Historical fiction in the hands of a master storyteller can prompt new ways of looking at both fact and myth. Such is the effect of the fictionalized account of Tom Horn in the novel Wyoming Wind, a story built on fact but embellished with creative imagination, created by Colorado author Jon Chandler. Chandler gives voice and depth to the life of one of Wyoming’s most infamous outlaws, creating a unique look at the psychological factors that shaped the life of a killer.

Horn, an army scout, a civilian under Army command in Cuba under Roosevelt, and finally a Wyoming stock detective during the end of the cattle and sheep wars at the turn of the 20th century, allegedly met his death at the gallows in Cheyenne in 1903. He was accused of the murder of 14 year-old Willie Nickel, a sheepherder’s son. Both Horn’s responsibility for the crime and the exact circumstances of his death remain in question, but he was convicted due to incriminating circumstances, a scapegoat, in fact, for larger forces.

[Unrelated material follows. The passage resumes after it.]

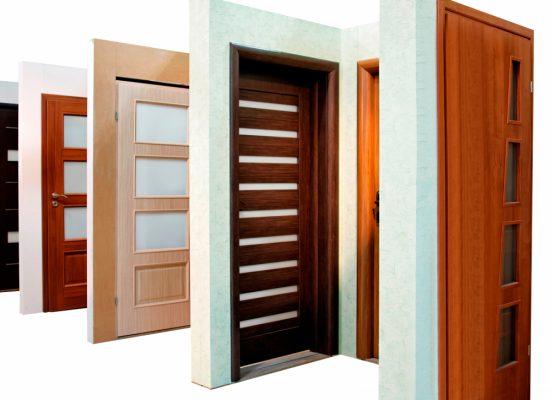 Для чего нужны межкомнатные двери?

In spite of Horn’s earlier accomplishments as a hired gun for the US military, his eventual lust for killing branded him a dead man. As a mercenary, he felt above the law, taking it in fact, into his own hands. He intimidated and helped decimate the encroaching squatters eating up the cattle range.

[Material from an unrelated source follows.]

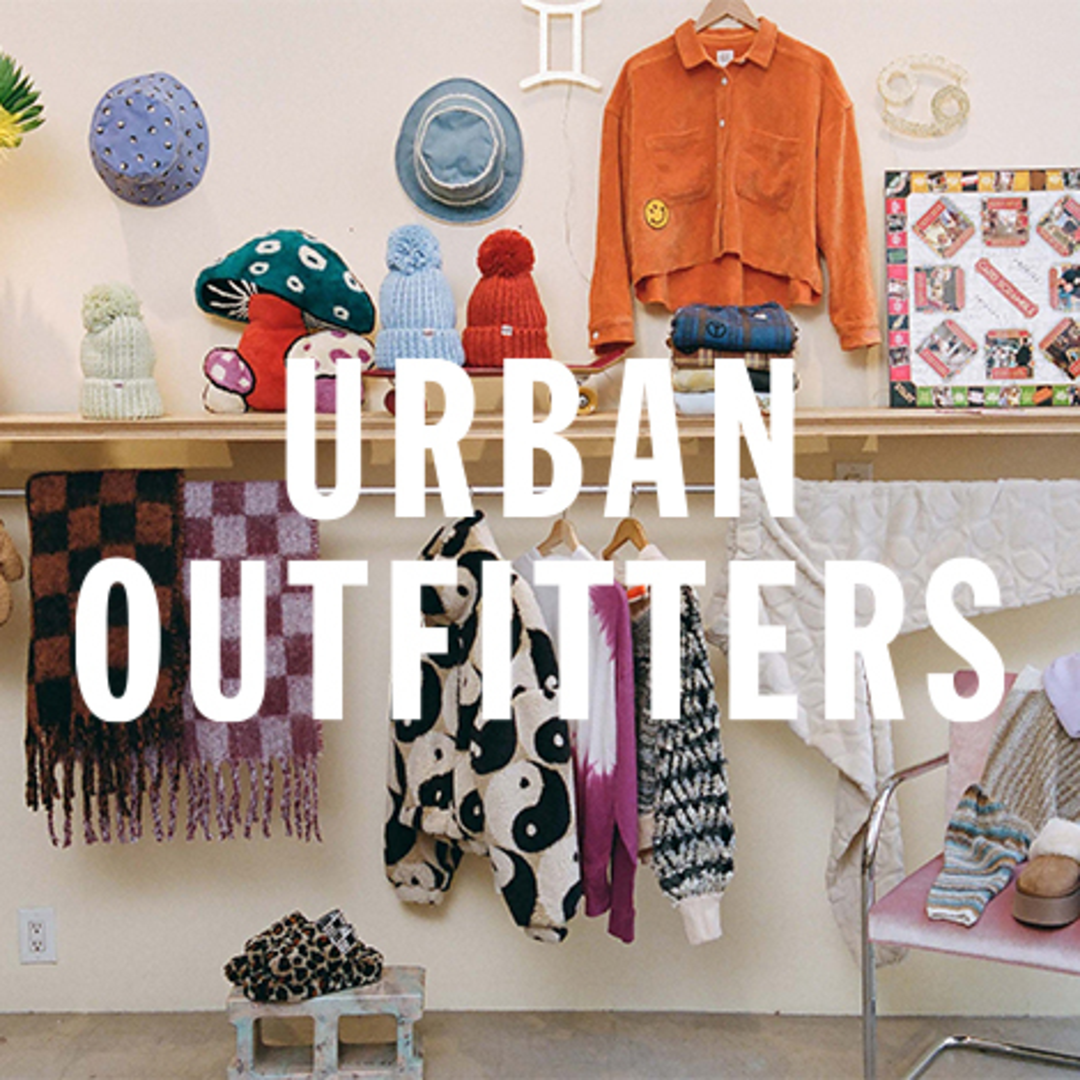 Briarwood Mall - promo - now open: urban outfitters image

Chandler writes a compelling scenario. In a desperate attempt to forestall his execution, Horn wrote a letter to the press exposing all those who hid behind his treachery. An effective blackmail tool that actually forced a rescue attempt (a rigged hanging), the letter was intercepted before it could do any public damage. Horn’s edge was reduced to nothing.

The reader may find it hard to separate truth from fiction, but can refer easily to numerous Wyoming history sources for the documented account if wanting more. Wyoming Wind reads like a Western thriller. A man on death row, reminiscing through the circumstances of his life while counting the hours to his own demise. His vigil and attempt to escape creates enough tension to keep the reader turning the pages, wondering if Horn will meet the same fate as his many victims, or get away with blackmail, his last act of treason.

Chandler, an accomplished songwriter and musician, and an award-wining author, knows how to write musical lyrics where the message is not only in, but also, between the lines. His narrative prose is just as successful. With vision and clarity, he creates a believable West in time and place and a thoroughly plausible character for whom we actually develop a kind of empathy. Having read numerous historical accounts of this very same event, I’d choose Chandler’s fictionalized version any day. This is one story of Tom Horn a reader can never forget.

1 comment:

James P. said...

I had no idea Jon Chandler wrote books. I went to his homepage and found out he's written a few others. Thanks for this interesting review.